INSTRUCTIONS TO FOLLOW »
Where an entry holds an image, skip the image but reproduce the rest word for word.

DATA EXCERPTS »

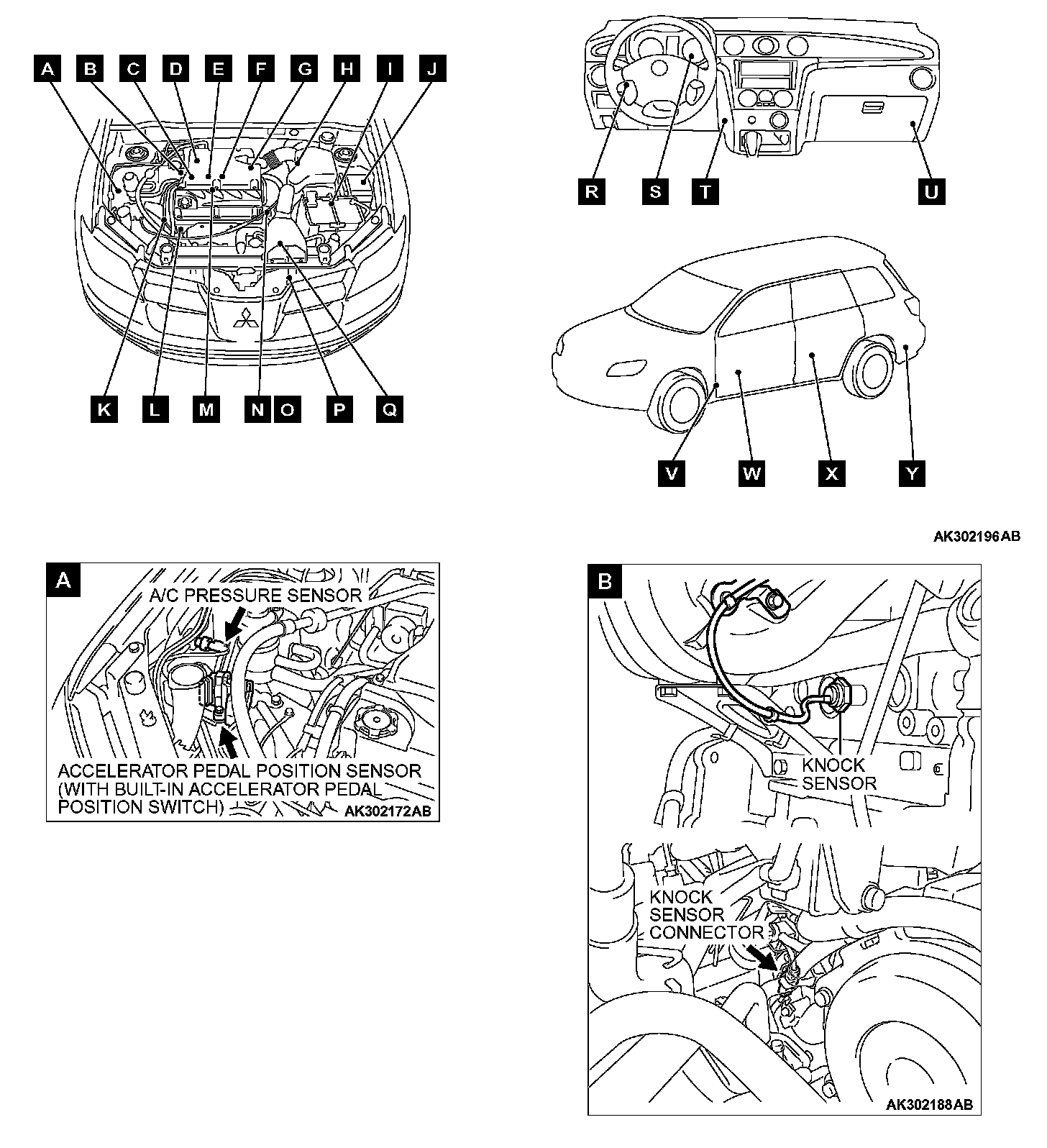 A B C D E F G H I J

K L M N O P Q

R S T U

V W X Y

AK302196AB

A

A/C PRESSURE SENSOR

ACCELERATOR PEDAL POSITION SENSOR (WITH BUILT-IN ACCELERATOR PEDAL POSITION SWITCH)

AK302172AB

B

KNOCK SENSOR

KNOCK SENSOR CONNECTOR

AK302188AB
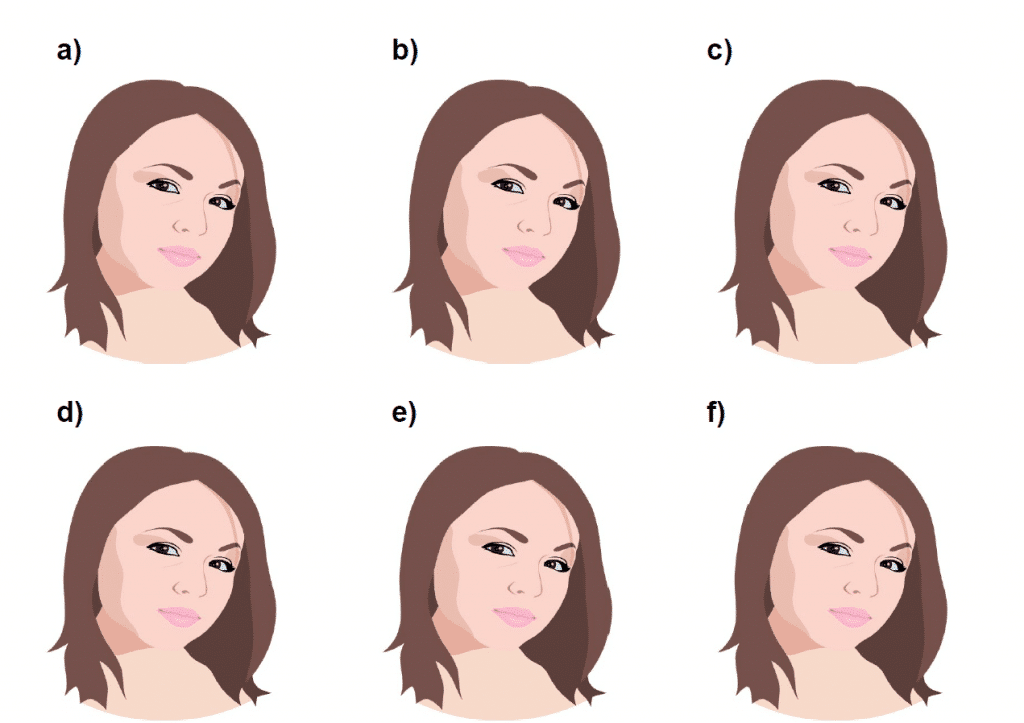 a)

b)

c)

d)

e)

f)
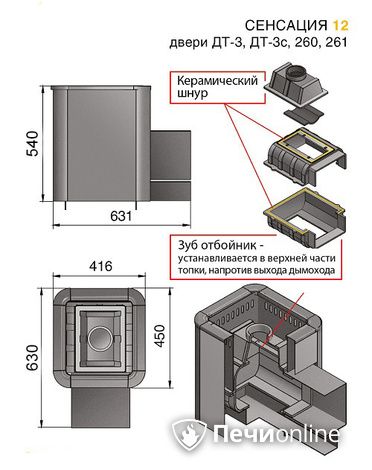 СЕНСАЦИЯ 12
двери ДТ-3, ДТ-3с, 260, 261

Керамический шнур

540

631

Зуб отбойник - устанавливается в верхней части топки, напротив выхода дымохода

416

630

450

Печиonline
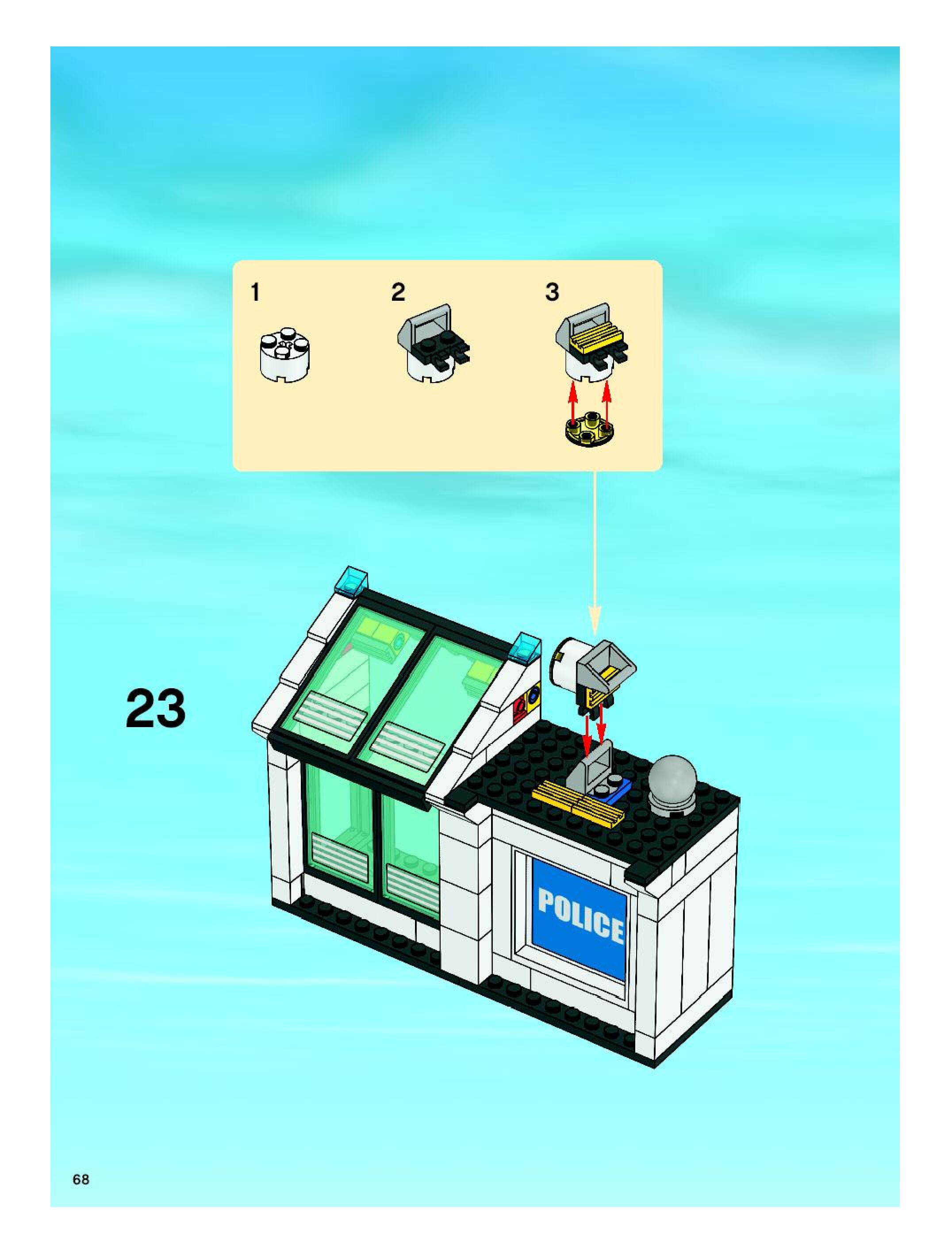 1

2

3

23

POLICE

68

REPLY TO THE EXERCISE »
 A B C D E F G H I J

K L M N O P Q

R S T U

V W X Y

AK302196AB

A

A/C PRESSURE SENSOR

ACCELERATOR PEDAL POSITION SENSOR (WITH BUILT-IN ACCELERATOR PEDAL POSITION SWITCH)

AK302172AB

B

KNOCK SENSOR

KNOCK SENSOR CONNECTOR

AK302188AB
 a)

b)

c)

d)

e)

f)
 СЕНСАЦИЯ 12
двери ДТ-3, ДТ-3с, 260, 261

Керамический шнур

540

631

Зуб отбойник - устанавливается в верхней части топки, напротив выхода дымохода

416

630

450

Печиonline
 1

2

3

23

POLICE

68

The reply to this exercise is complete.